個人的には、この「再定義」によってTHE COYOTE BANDが披露している、80年代を彷彿するようなディスコ調の音が大好きだ(92年の”ミスターアウトサイド”を思い出す)。もちろん、昔からのロックンロールも大好きだし、弾むようなポップスもバラードも大好きだ。
しかし、僕の周りの観客の中には、そんな「再定義」に戸惑いを感じていた人も少なからずいたのも事実だ。
今回、ライブの定番曲「悲しきレイディオ」で展開される「アイラブユー、ユーラブミー」のようなコール・アンド・レスポンスがあまりなかったように感じた。
いや、ステージ上からのコールに対して、自分自身がしっかりレスポンスできなかったのではないか。もっと一緒に楽しみたかった、そして、会場全体での一体感を味わいたかったのに。
…そうか。そういうことか。
これまで数回しか観ていないTHE COYOTE BANDの「ライブハウス」での演奏体験が、「佐野元春のライブたるものはこうだ」といった先入観、既成観念に変わってしまっていたのかも知れない。だがこの日は、その先入観が邪魔をし過ぎた。
ステージ上から観客を煽りつつも、現在のバンドの姿、そして今の佐野元春を感じて欲しい、しっかり受け止めて欲しいといった意気込みが感じられたのは気のせいだろうか。

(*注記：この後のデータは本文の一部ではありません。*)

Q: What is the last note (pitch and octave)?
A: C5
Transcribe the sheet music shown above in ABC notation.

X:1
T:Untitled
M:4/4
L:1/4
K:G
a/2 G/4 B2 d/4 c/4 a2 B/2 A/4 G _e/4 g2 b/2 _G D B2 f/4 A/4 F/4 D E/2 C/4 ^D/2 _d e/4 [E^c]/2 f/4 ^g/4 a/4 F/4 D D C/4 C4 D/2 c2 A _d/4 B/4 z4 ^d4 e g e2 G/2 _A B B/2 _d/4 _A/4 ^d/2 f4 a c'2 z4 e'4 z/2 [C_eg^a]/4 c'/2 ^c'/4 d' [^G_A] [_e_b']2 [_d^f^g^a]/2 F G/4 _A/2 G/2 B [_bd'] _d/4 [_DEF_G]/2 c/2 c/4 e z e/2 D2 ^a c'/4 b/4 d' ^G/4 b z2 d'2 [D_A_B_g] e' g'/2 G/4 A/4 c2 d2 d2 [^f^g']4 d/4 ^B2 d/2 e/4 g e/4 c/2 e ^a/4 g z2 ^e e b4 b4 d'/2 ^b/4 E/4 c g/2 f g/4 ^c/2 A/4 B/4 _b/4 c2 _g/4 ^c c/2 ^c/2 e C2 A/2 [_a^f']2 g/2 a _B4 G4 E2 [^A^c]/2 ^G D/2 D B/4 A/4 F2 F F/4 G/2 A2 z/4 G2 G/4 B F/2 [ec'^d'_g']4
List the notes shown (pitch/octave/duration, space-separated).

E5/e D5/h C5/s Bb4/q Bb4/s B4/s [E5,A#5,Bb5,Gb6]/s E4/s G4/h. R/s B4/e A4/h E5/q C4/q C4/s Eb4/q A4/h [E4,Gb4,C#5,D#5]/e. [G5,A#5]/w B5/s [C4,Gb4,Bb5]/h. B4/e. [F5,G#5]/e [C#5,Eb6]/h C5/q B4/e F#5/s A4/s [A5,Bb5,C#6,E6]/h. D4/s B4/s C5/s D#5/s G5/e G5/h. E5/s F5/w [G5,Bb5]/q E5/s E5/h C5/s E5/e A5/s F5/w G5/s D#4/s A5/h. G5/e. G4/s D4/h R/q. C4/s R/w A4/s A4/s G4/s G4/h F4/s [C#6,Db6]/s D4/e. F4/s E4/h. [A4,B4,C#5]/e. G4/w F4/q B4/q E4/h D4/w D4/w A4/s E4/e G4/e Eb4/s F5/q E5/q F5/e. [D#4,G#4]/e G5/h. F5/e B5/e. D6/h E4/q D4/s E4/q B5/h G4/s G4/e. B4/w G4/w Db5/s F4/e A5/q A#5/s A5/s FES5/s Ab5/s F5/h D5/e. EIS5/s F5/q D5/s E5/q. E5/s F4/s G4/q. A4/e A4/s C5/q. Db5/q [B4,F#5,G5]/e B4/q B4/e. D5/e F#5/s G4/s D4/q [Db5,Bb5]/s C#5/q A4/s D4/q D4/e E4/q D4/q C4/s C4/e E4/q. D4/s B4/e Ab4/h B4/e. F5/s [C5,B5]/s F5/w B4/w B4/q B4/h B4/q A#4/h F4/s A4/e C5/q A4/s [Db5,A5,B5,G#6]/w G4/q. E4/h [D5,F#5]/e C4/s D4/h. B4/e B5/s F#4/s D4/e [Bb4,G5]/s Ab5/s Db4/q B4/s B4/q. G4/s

今回のステージは、自身のデビュー45周年とTHE COYOTE BAND結成20年の節目であり、一言でいうならば「祝祭」だった。だが、この記念すべき「エンターテインメント」を思いきり楽しもうという気持ちが、僕自身の中で不足していた。最高の演奏に対し、最高の声援を送る。コール・アンド・レスポンスではなく、ギブ・アンド・テイク。
ライブはステージと観客が一体となって築き上げられるもの。
しかし今回は、せっかくの充実感溢れるステージに、ガッツリのめりこむという姿勢に欠けていたのだろう。これこそが自分自身の中の違和感、そして消化不良となった正体だったのかも知れない。
…と振り返ったところで後の祭り。
冒頭で触れたとおり、間もなく古希をを迎える佐野元春の公演が、もう一度青森で行われる日が来るのを願うしかない。結局のところ、お互いに「次」があるかどうかもわからない中、自分も今を楽しむしかないのだ。